Un
pezzo magistrale di Carlo Formenti (tratto dal suo libro “Il
socialismo è morto, viva il socialismo” e pubblicato dal sito
‘Sollevazione’) sulle differenze esistenti tra il nazionalismo
classico “di destra” e quello, forse meno noto, “di sinistra”.
Da
buon marxista, Formenti è eccezionale nella sua analisi
storico-politica (che – in quanto elitista – condivido) ed
inevitabilmente ingenuo nella parte propositiva. Ma non si può avere
tutto.
Il
post, molto lungo, è stato diviso in 4 parti per comodità di
lettura.
LUMEN
<<
1 - Il ‘populismo’ non è un’ideologia: in primo luogo perché
non esistono testi “fondativi” (paragonabili a quelli di Marx per
la sinistra) in grado di attribuire forma coerente e unitaria al
discorso populista, poi perché quest’ultimo non è associato a
contenuti programmatici univoci.

* **DATI ARCHIVIATI**:
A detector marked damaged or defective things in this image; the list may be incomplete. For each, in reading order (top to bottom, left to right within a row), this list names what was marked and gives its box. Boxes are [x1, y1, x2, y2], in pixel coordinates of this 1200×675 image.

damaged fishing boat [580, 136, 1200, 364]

* **IL COMPITO**:
Riporta, nell'ordine in cui compaiono, tutte le parole e le espressioni che nel testo di lettura sono racchiuse tra virgolette, singole o doppie.

* **RISPOSTA**:
Il socialismo è morto, viva il socialismo
Sollevazione
di destra
di sinistra
populismo
fondativi